WHAT TO PRODUCE ->
Copy out the data below word for word, keeping every line in its original order.

[Excerpts from a spatial reasoning dataset]
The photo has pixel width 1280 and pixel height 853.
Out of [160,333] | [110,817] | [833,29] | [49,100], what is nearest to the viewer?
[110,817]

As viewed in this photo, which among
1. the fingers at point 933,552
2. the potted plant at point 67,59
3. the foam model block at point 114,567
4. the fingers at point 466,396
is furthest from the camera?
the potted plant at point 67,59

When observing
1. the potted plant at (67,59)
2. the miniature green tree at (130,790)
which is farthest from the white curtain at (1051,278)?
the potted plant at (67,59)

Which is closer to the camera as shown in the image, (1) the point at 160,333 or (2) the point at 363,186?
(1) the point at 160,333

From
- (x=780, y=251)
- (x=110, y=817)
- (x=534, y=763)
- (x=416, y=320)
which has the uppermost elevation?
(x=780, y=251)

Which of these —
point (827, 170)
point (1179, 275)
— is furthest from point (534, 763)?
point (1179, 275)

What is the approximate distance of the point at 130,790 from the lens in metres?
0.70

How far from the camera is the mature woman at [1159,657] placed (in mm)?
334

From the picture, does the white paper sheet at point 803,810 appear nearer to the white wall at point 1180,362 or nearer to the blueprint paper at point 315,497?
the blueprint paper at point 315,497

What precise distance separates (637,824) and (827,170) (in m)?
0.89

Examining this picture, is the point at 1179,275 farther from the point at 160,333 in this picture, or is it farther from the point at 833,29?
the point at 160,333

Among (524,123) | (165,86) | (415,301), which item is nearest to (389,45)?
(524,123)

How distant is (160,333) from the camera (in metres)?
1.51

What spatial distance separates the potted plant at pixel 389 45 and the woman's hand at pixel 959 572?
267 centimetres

FULL ANSWER ->
The photo has pixel width 1280 and pixel height 853.
Out of [160,333] | [110,817] | [833,29] | [49,100], what is nearest to the viewer?
[110,817]

As viewed in this photo, which among
1. the fingers at point 933,552
2. the potted plant at point 67,59
3. the foam model block at point 114,567
4. the fingers at point 466,396
is furthest from the camera?
the potted plant at point 67,59

When observing
1. the potted plant at (67,59)
2. the miniature green tree at (130,790)
which is farthest from the white curtain at (1051,278)?
the potted plant at (67,59)

Which is closer to the camera as shown in the image, (1) the point at 160,333 or (2) the point at 363,186?
(1) the point at 160,333

From
- (x=780, y=251)
- (x=110, y=817)
- (x=534, y=763)
- (x=416, y=320)
which has the uppermost elevation?
(x=780, y=251)

Which of these —
point (827, 170)
point (1179, 275)
— is furthest from point (534, 763)?
point (1179, 275)

What is the approximate distance of the point at 130,790 from the lens in metres?
0.70

How far from the camera is the mature woman at [1159,657] placed (in mm)?
334

From the picture, does the white paper sheet at point 803,810 appear nearer to the white wall at point 1180,362 or nearer to the blueprint paper at point 315,497?
the blueprint paper at point 315,497

What precise distance separates (637,824) and (827,170) (in m)?
0.89

Examining this picture, is the point at 1179,275 farther from the point at 160,333 in this picture, or is it farther from the point at 833,29?
the point at 160,333

Among (524,123) | (165,86) | (415,301), which item is nearest to (389,45)?
(524,123)

How distant is (160,333) from the camera (in metres)?
1.51

What spatial distance separates the potted plant at pixel 389 45 and the woman's hand at pixel 959 572?
267 centimetres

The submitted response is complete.